Work order 1:
According to the forum thread on Torten, what is the basic dough for a Torte called?
Work order 2:
List the treats that the forum thread on Torten says waited on plates after school.
Work order 3:
Go on with the forum thread on Torten, picking up after its last line.

(Supplied text Opens)

# Do you like Torten?



## brotagonist (Jul 11, 2013)

I grew up with lots of fine baking, as my great-grandmother, grandmother and mother were all avid bakers of the highest calibre. It was a daily occurrence to come home from school to plates of cookies, cupcakes, fruit squares, rolls, cakes, breads, buns and other delights. Fresh fruit and whipped cream completed the list of staple ingredients to a fulfilled childhood 

The basic dough for a Torte is called Biscuit-Teig, which is a basic stirred baking powder risen dough of white flour and eggs. It is baked, cooled, and then carefully cut with a long bread knife into three layers. The bottom layer is spread with a thick layer of a mixture of finely chopped fruit and whipped cream; next, the second layer is set on top and, likewise, spread with the same mixture; and, finally, the top layer is carefully positioned on top. The entire Torte is covered in whipped cream and may be sprinkled with chocolate flakes. The top is then garnished with slices of fruit and may be glazed with a light fruit gelatin to give it a finished appearance.

Torten were a weekly event in our household. We had them pretty much every Sunday and when company came over.

Do you enjoy Torten? How? What are your experiences of fine Torten and exquisite baking?


----------



## Radames (Feb 27, 2013)

(Supplied text Closes)
(Stored data Opens)

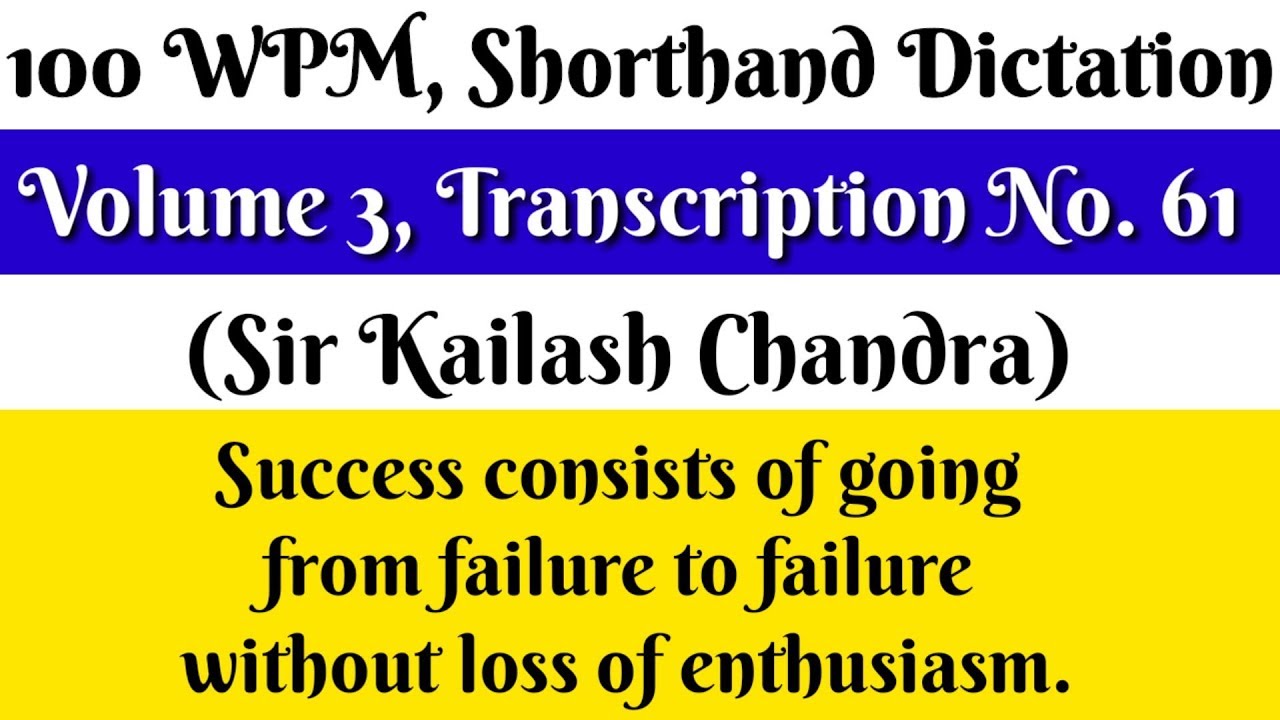 100 WPM, Shorthand Dictation

Volume 3, Transcription No. 61

(Sir Kailash Chandra)

Success consists of going from failure to failure without loss of enthusiasm.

(Stored data Closes)

Output 1:
Biscuit-Teig

Output 2:
cookies, cupcakes, fruit squares, rolls, cakes, breads, buns

Output 3:
I used to make sachertorte. But imo it's not strictly a tort since it has flour. A real torte has very little or no flour. I made a chocolate poppy seed torte once. I gave a piece to a guy and he spat it out into the trash! It had a really odd flavor - poppy seeds.


----------



## Figleaf (Jun 10, 2014)

I'm not sure exactly what desserts I had in Germany- it was a long time ago- but they were all delicious. German desserts and baked goods are probably the best in the world!


----------



## hpowders (Dec 23, 2013)

Torten morgen to you!


----------



## ArtMusic (Jan 5, 2013)

I like chocolate cake if that's what the poll is asking.


----------



## brotagonist (Jul 11, 2013)

Radames said:


> I used to make sachertorte. But imo it's not strictly a tort since it has flour. A real torte has very little or no flour. I made a chocolate poppy seed torte once. I gave a piece to a guy and he spat it out into the trash! It had a really odd flavor - poppy seeds.


I'm not sure what you mean by "a real torte has very little or no flour."  A Torte is primarily dough, typically layered with fillings of fruit, nuts, jam, jelly, whipped cream, etc., and coated with more of the same, more or less.

For shame! I think poppy seeds are heavenly  You need to try poppyseed roll


----------



## brotagonist (Jul 11, 2013)

Figleaf said:


> German desserts and baked goods are probably the best in the world!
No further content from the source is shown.